То, что историки до недавнего времени обходили молчанием эту проблему, объясняется непониманием того, во-первых, сколь важную роль смерть играет в конституировании картины мира, присущей данной социально-культурной общности, равно как и в психической жизни, и, во-вторых, сколь изменчивы - при всей стабильности - эта картина мира и, соответственно, образ смерти и загробного существования, отношения между миром живых и миром мертвых.

Когда историки наконец всерьез занялись проблемами смерти, обнаружилось, что смерть - не только сюжет исторической демографии или богословия и церковной дидактики. Смерть - один из коренных «параметров» коллективного сознания, а поскольку последнее не остается в ходе истории недвижимым, то изменения эти не могут не выразиться также и в сдвигах в отношении человека к смерти. Изучение этих установок может пролить свет на отношение людей к жизни и основным ее ценностям. По мнению некоторых ученых, отношение к смерти - своего рода эталон, индикатор характера цивилизации. В восприятии смерти выявляются тайны человеческой личности. Но личность, условно говоря, - «средний член» между культурой и социальностью, то звено, которое их объединяет. Поэтому восприятие смерти, потустороннего мира, связей между живыми и мертвыми - тема, обсуждение которой могло бы существенно углубить понимание многих сторон социально-культурной действительности минувших эпох, лучше понять, каков был человек в истории.

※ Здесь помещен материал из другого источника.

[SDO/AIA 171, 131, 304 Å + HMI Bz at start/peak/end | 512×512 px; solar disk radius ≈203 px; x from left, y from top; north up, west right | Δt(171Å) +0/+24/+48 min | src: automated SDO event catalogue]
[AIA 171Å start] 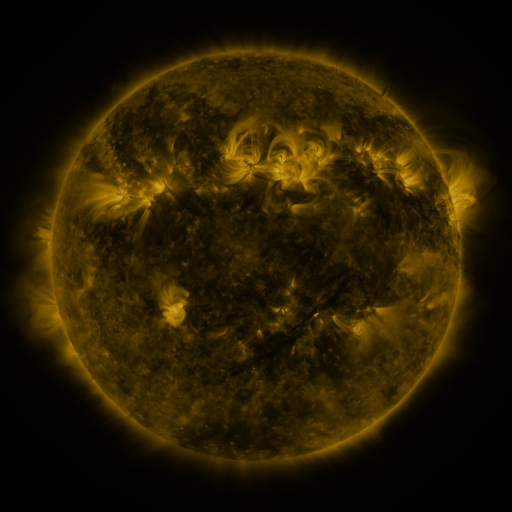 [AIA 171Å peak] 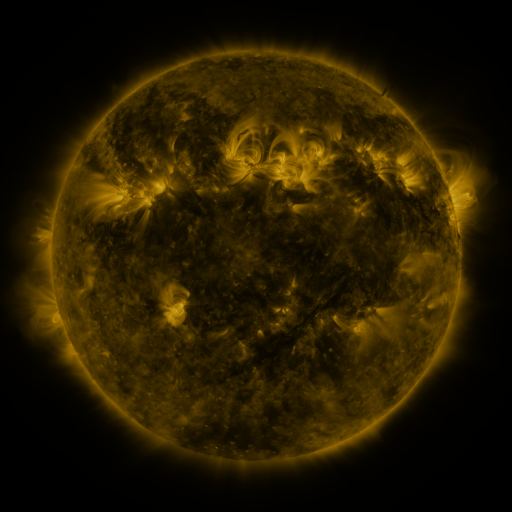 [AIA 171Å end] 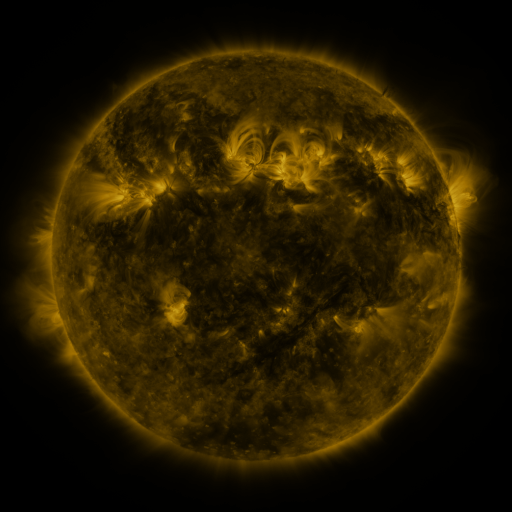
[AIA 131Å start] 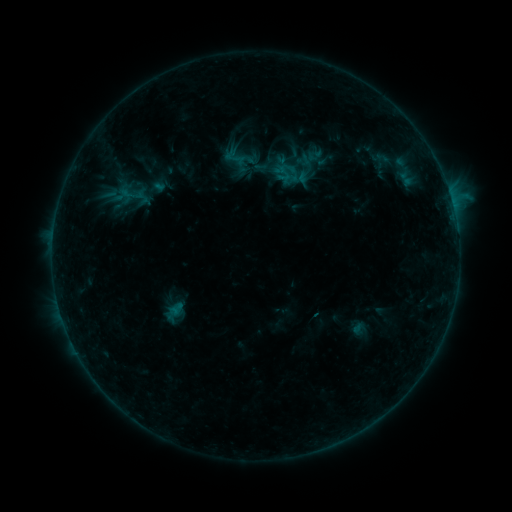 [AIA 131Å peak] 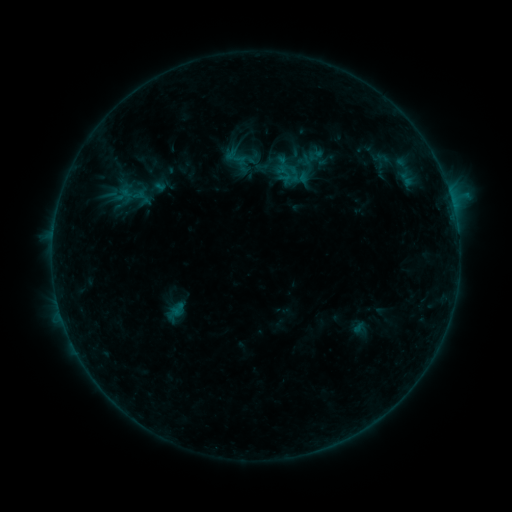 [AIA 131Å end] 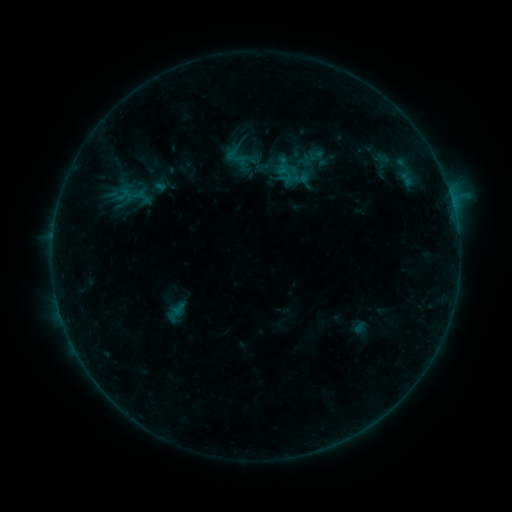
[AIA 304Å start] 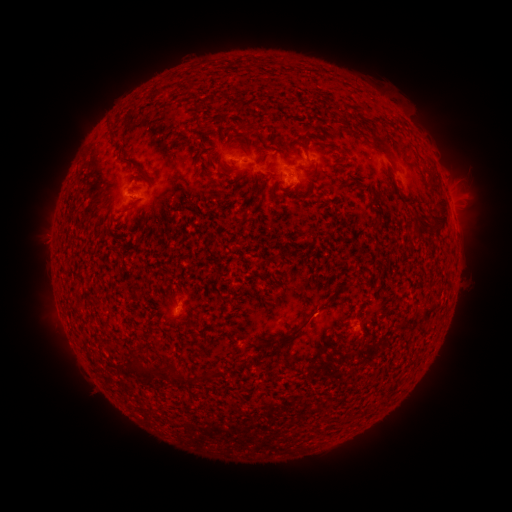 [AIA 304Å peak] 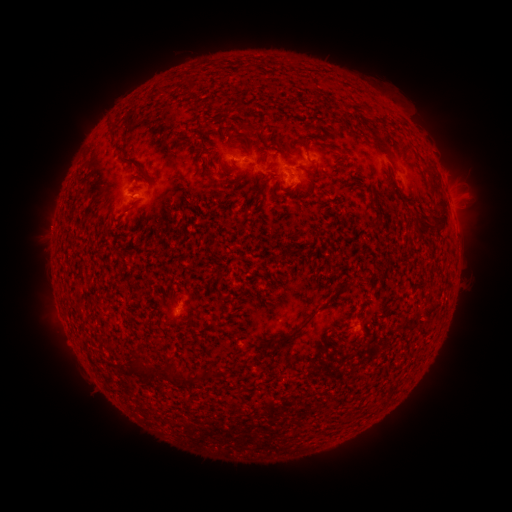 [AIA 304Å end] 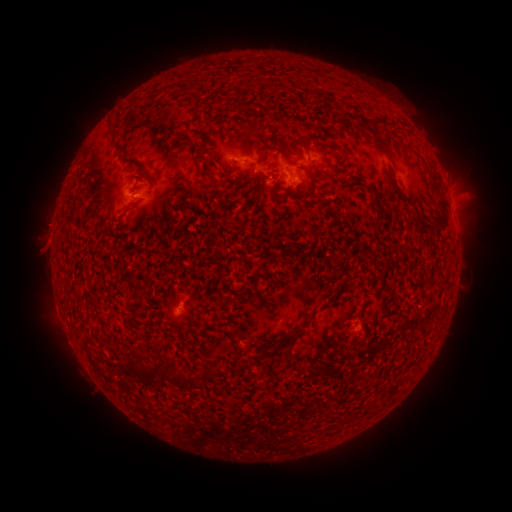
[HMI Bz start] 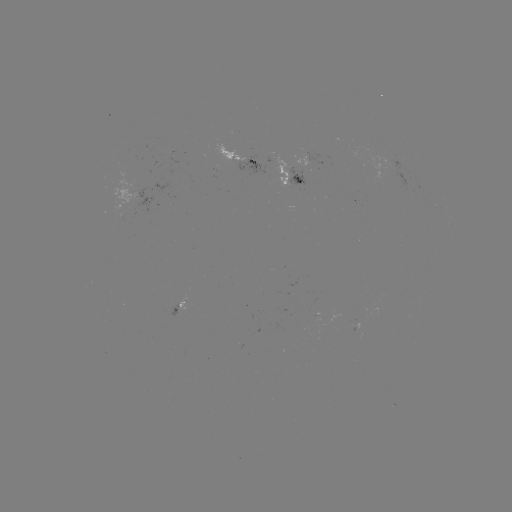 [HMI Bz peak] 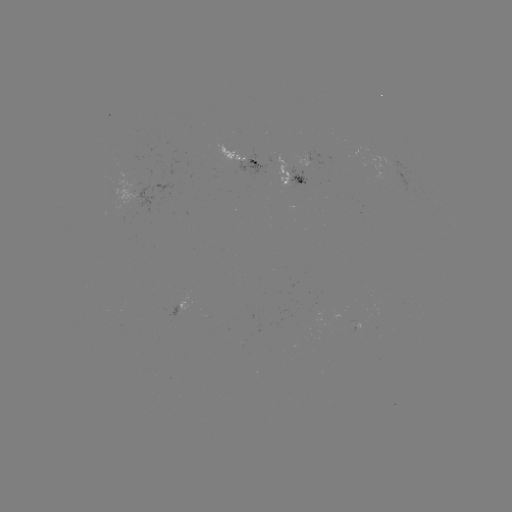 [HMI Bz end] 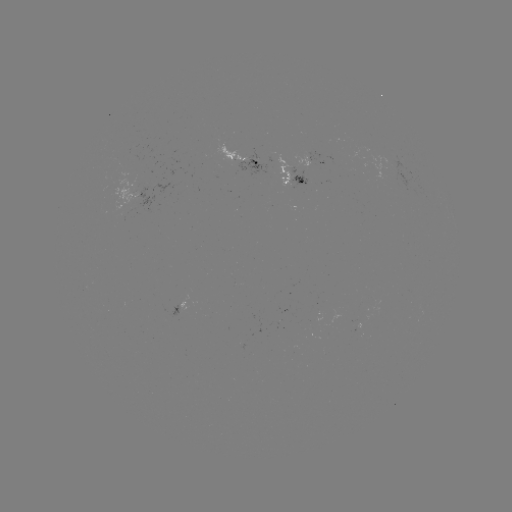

Еще недавно как бы не существовавшая для исторического знания проблема смерти внезапно и взрывообразно возникла в горизонте исследования, приковав к себе внимание многих историков, прежде всего историков, занимающихся историей Европы в средние века и в начале Нового времени. Обсуждение этой проблемы, осветив до того остававшиеся в тени стороны ментальности людей этих эпох, вместе с тем обнаружило новые аспекты научной методологии историков. Тема осознания смерти в истории с особенной ясностью обнаружила связь направлений научных поисков в гуманитарных дисциплинах с современностью. Внимание историков все сильнее притягивает история человеческого сознания, притом не только, даже не столько идеологические его аспекты, сколько аспекты социально-психологические.

Литература, посвященная смерти в истории, уже с трудом поддается обозрению. Французский историк Мишель Вовелль, давно занимающийся этой проблемой, в одной из своих статей предостерегает против смешения научного исследования восприятия смерти с модой. Впрочем, ведь и мода тоже выражает некую общественную потребность. Своего рода «бум», вызванный интересом к проблеме восприятия смерти в разных культурах, действительно имел место в 70-е и 80-е гг., и он породил ряд интересных работ.

Проблема отношения к смерти и понимания потустороннего мира - составная часть более общей проблемы ментальностей, социально-психологических установок, способов восприятия мира. Ментальность выражает повседневный облик коллективного сознания, не вполне отрефлектированного и не систематизированного посредством целенаправленных усилий теоретиков и мыслителей. Идеи на уровне ментальностей - это не порожденные индивидуальным сознанием завершенные в себе духовные конструкции, а восприятие такого рода идей определенной социальной средой, восприятие, которое их бессознательно и бесконтрольно видоизменяет.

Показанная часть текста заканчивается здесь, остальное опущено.